A beautiful, bizarre and completely compelling masterpiece, Hayao Miyazaki’s Oscar winning follow up to Princess Mononoke is a wonderfully dark fairy tale for all ages…
The winner of Best Animated Feature for 2002 literally Spirited Away the Oscar from the competition this year. That those competitors included such sugar coated, insipid and uninspiring works as Lilo & Stitch, Treasure Planet and Spirit: Stallion of the Cimarron undermines what a triumph of animated film this is, perhaps the most deserving Oscar since Fantasia received an Honorary award in 1940.
This category - only in its second year - seems bound to be overrun with banal childrens films while foreign language animations, particularly Japanese, are excluded. The categories only purpose seems to be to acknowledge the amount of labour and money Hollywood pours into these ventures. Yet the company you’d most readily associate with such films nowadays, Disney, were responsible for the release of Spirited Away, dubbed but - uncharacteristically for them - uncut. Well, let’s not forget just how innovative they were 60 years ago…
The story begins when, while making their way to a new home, a stop to investigate what appears to be a theme park unwittingly traps Chihiro and her family in a strange nether world. The location of a bathhouse for gods and spirits. Her parents transformed into pigs, and under threat of being gobbled up herself, to escape back to our world Chihiro must leave the timid scared girl behind and become a strong, independent young woman.
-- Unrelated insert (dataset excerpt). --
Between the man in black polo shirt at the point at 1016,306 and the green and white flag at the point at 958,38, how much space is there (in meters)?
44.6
But first she needs a job!
On her journey she befriends a variety of bizarre characters, many of whom help and more often hinder. Haku, an older boy who also takes the form of a dragon - enchanted into the service of Yubaba, with her giant baby, who runs the bathhouse. Kamaji, the spider like engineer who keeps the bathhouse boilers going with the help of animated soot balls. (Kept in order under the threat of being turned back in to soot.) The Stink Spirit, who turns out to be a polluted River Spirit. And then there’s No Face, who desperately wants to please Chihiro and be loved in return, but only succeeds in causing havoc.
Writer/director (and much more besides) Hayao Miyazaki takes us beyond the looking glass of Lewis Carroll’s Alice, and into a world that seems to have more in common with the paintings of Hieronymus Bosch. The intricate coexistence of hundreds of surreal creatures in a world that sometimes echoes our own, only to subvert them. A coexistence that seems beyond man, as Miyazaki subtilely warns (as he did with Princess Mononoke) of our need to look after our environment.
But the lesson Miyazaki really want to show us is there is no good and evil. No black and white. All the inhabitants, however harsh their actions, have a motivation for them more complex than that. Hence Chihiro’s journey ultimately is one of survival, and not judging other for their difference.
Though billed as such this is no childrens film. It’s content might even scare some younger viewers. It’s a beautiful, ground breaking work of animation that can be enjoyed all ages. Yet another example of Japanese Anime that shows just how powerful a medium Animation can be.
Perhaps it’s for that reason that Spirited Away is one of several films Disney are releasing from Hayao Miyazaki and Studio Ghibli. Following the release of Princess Mononoke a couple of years ago (under Miramax), they will also include Castle in the Sky and Kiki’s Delivery Service. Could this be a move by Disney to claim a piece of the largest and most innovative animation pie in the world? Particularly when the majority of their output is so hackneyed and cliched, constantly retreading old successes (Re: Jungle Book, Dumbo, Peter Pan etc).
Miyazaki stipulated that Disney could only release his films complete, with an English language dub true to the original. A move that at least ensures that in return his films get access to the wider audience they so richly deserve, and the dual language facilities of DVDs even allow them to be seen in their original glory. But lets face it, if it was really about giving a film like this a larger audience why give it such a limited cinematic release?
Just compare the endless promotion for Lilo & Stitch with that for Spirited Away (when it finally gets released in the UK in October) and make your own mind up who has really had the last laugh.
DVD details
Distributor: Walt Disney (US)
Perfect transfer of the film accompanied by both the English and the original Japanese soundtrack. There are plenty of documentaries, though most the new ones will make you want to gag - thank you Disney!
(The Hong Kong DVD below is almost exactly the same, including the original documentary. Thankfully it misses out on all those dreadful Disney ones!)